More recently, in the 1980s, the war between Iraq and Iran gravely harmed the Tigris-Euphrates ecosystem; the southern Iraqi wetlands were severely dried out as a result of the fighting. In 1992, former Iraqi President Saddam Hussein learned of the possibility that the Arabs inhabiting the marshlands were harboring fallen Shia insurgents.  As retaliation, Hussein worked to divert the Tigris and Euphrates rivers away from the marshlands. By the time of the US invasion of Iraq in 2003, the marsh was downsized by nearly 90 percent and desertified.  Consequently, hundreds of thousands were displaced from the once-fertile land.

Today, the rivers remain of vital significance for food, water, border policy, and energy security in the trio of nations and continue to support a recently dwindling population of over 50 million people. The rivers experience degradation due to pollution, exploitation, and population growth. The aridity of the Middle East symbolizes the vital nature of water availability as a focal point of geopolitical conflict. In 2009, upstream construction of dams by Turkey and Syria reduced the marshes by an additional approximately 30 percent of their original size. Between 84 percent and 90 percent of the rivers’ marshes have been destroyed over the course of the three destructive wars. In addition to degradation from usage, pollution, and war, the Turkish Southeastern Anatolia Project, founded in 1960 to harvest water from the Tigris and Euphrates for hydroelectric energy projects, contributed to the shrinkage through its construction of 22 dams. The water conflict has created significant tension between Turkey and its eastern neighbors of Iraq and Syria, perceiving the project as a threat.

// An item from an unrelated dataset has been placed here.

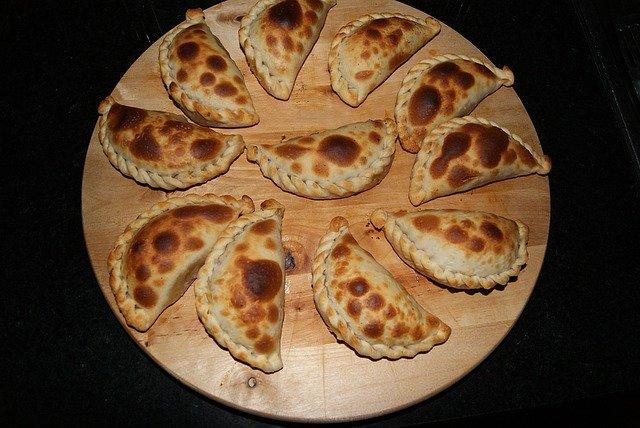 types-of-empanada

Ongoing civil war and violent upheaval in Syria and Iraq only heighten the peril of the vast majority of the Tigris-Euphrates ecoregion, with threats to infrastructure and hindrances to cooperation on policy. Conflict limits the rivers’ ability to recover from previous devastation and greatly endangers the existing populations along the rivers. A site of constant battle is along the eastern bank of the Euphrates in Syria, where Kurdish forces and Turkish-backed Arab rebels fight each other from literally opposite sides of the banks. The river is at the center of conflict, and, thus, uniquely vulnerable to pollution and destruction of parts of the ecosystem.

Generations have cultivated their crops and raised families in this very region, yet scores of people are fleeing Zhour Maghar to escape the ongoing conflict. The resources of their homeland  are no longer present, causing a mass exodus away from the region, compounding the risk of starvation and poverty. The Islamic State still holds small sectors of power near the Iraqi border in Syria, heavily limiting border negotiations and sectioning off the populations. Syria’s civil war, along with the terrorism haunting Iraq and Syria, debilitate an entire sector of the eastern Fertile Crescent.

In Iraq, governmental corruption and apathy play a negative role in regulating water works. The nation's economic capital, Basra, has for 30 years faced severe water pollution and mismanagement. The water crisis hospitalized approximately 120,000 Basra residents and resulted in violent anti-government protests in 2018. These chaotic uprisings complete a reinforcing feedback loop in which continued water instability within Iraq’s urban centers catalyzes more protests, decreasing government efficiency and thereby allowing for the water of Basra to become even further impotable. This humanitarian crisis requires urgent attention. Left unchecked, the rivers’ resources will not only continue to deplete but also become far more inaccessible as conflict becomes more chaotic along the banks of the rivers. As water availability in Iraq and the Levant becomes more sparse, riots, violence, and poverty will all be exacerbated. The critical environmental woes of the Tigris and Euphrates rivers are increasingly challenging the future stability of Syria and Iraq, as the availability of the basic resource of water is dwindling in this conflict-ridden region.